Bengaluru : Union Minister of Steel and Mines Narendra Singh Tomar on Tuesday said Indian steel production reached the third highest position in the first five months of 2015.
The minister also said that the steel industry grew at more than eight percent during 2014-15.
“So far, India was the fourth largest steel producer in the world only after China, Japan and the US. However, during the first five months of this calendar year, India has achieved the third position in the global steel production,” said Tomar at a meeting here of the parliamentary consultative committee attached to his ministry.
“India envisages to achieve a steel production of 300 million tonnes by 2025 and the steel ministry is working out an action plan and strategies to achieve this target,” said Tomar.
He said the older steel plants are being modernised and expanded and highlighted that Prime Minister Narendra Modi recently opened India’s largest blast furnace with a capacity of 4,160 cubic metres at IISCO steel plant in Burnpur, West Bengal.
To sustain the long-term growth of the Indian steel industry, “problems in raw material area need to be addressed to utilize low grade ore and high ash coal through research and development (R&D) and technology interventions,” Tomar said.
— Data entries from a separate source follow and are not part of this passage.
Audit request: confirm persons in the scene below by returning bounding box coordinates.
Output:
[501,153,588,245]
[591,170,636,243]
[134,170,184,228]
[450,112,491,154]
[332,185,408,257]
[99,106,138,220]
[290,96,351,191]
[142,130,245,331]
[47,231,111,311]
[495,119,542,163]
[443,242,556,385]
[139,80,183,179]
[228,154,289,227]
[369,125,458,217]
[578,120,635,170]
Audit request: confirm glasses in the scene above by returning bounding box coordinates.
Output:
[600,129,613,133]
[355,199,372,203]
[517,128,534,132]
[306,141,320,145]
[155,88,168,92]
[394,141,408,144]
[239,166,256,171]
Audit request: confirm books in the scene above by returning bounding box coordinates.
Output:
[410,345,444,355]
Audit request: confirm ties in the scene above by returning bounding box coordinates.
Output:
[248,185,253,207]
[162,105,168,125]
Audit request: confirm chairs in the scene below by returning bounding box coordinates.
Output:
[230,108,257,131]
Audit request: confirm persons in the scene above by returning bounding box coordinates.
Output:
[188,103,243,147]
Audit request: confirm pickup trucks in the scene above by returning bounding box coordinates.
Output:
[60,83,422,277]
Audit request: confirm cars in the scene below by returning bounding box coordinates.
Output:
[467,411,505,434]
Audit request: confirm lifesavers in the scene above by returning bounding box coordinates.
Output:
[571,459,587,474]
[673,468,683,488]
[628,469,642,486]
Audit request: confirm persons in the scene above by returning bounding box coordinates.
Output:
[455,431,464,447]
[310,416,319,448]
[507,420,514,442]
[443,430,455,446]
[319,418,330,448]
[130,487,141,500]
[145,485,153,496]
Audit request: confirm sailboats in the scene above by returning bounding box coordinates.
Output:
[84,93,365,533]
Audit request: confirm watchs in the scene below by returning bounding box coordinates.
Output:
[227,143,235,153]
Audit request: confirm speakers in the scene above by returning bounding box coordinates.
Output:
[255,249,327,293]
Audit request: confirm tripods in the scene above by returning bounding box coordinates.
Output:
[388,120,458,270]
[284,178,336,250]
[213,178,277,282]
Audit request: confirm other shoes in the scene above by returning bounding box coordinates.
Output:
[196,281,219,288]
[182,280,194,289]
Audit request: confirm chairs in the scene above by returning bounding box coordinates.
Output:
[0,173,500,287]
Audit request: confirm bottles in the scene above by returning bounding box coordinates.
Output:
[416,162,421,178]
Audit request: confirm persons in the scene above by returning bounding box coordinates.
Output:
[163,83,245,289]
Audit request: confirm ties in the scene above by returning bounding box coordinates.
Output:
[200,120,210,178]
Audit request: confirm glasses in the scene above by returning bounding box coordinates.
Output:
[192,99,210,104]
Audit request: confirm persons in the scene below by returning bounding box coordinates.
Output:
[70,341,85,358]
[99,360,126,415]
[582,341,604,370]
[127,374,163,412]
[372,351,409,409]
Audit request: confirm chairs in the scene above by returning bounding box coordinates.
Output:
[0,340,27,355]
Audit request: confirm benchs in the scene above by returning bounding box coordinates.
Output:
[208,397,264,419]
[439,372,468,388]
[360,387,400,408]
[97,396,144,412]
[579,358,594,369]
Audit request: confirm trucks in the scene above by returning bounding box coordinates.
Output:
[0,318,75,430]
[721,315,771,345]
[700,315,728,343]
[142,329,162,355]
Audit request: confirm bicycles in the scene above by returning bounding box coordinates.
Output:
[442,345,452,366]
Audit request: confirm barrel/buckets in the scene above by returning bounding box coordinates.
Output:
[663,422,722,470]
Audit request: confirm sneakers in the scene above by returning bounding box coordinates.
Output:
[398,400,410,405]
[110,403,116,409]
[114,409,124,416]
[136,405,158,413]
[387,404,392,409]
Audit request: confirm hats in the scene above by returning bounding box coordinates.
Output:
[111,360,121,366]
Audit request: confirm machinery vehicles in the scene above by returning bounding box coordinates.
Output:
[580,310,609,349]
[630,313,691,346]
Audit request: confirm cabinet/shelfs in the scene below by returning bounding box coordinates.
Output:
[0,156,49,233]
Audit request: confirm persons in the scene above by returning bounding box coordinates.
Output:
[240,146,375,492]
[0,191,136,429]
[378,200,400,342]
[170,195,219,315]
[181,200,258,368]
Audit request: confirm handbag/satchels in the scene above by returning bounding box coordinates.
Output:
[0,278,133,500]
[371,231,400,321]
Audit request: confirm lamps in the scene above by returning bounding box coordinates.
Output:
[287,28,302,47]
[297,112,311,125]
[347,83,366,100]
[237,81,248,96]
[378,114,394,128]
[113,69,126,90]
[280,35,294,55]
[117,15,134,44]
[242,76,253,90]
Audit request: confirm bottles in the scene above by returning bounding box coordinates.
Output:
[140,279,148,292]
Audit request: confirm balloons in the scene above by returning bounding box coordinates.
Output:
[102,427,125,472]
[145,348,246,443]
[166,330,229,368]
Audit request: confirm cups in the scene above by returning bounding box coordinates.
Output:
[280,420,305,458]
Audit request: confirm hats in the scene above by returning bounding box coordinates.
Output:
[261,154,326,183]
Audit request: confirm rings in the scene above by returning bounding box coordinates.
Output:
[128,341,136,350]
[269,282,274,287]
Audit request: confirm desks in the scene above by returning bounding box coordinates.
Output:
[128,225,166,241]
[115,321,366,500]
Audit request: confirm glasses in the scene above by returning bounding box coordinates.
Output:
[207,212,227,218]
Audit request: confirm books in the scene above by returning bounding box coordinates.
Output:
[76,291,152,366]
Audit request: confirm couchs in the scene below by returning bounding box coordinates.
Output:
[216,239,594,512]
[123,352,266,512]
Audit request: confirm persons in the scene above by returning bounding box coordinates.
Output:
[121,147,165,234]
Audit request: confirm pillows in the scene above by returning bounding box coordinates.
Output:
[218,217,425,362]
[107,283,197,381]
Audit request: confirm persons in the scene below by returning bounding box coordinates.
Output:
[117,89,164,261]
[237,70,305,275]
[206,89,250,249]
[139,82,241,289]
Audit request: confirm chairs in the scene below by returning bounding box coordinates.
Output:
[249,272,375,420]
He said Indian steel industry’s R&D should focus on producing value added products to lessen imports.
“We have also issued an advisory to all the large steel companies to step up R&D and enhance R&D investment up to one percent of their sales turnover. SAIL has corporate R&D centre at Ranchi. RINL is also expending R&D infrastructure. Large private sector companies have also setup good R&D facilities for addressing their problems,” said Tomar.
To give an impetus to R&D of national importance, the Ministry of Steel is contributing up to 50 percent of the corpus required for setting up the new institution SRTMI.
Major private steel companies have also signed a memorandum of understanding with the steel ministry for SRTMI and will financially contribute the initial corpus of Rs.200 crore.
Tomar highlighted that India is a low steel consuming country at just 60 kg per capita compared to the world average of 216 kg.
“The low consumption no doubt indicates huge growth potential for the Indian steel industry,” added Tomar.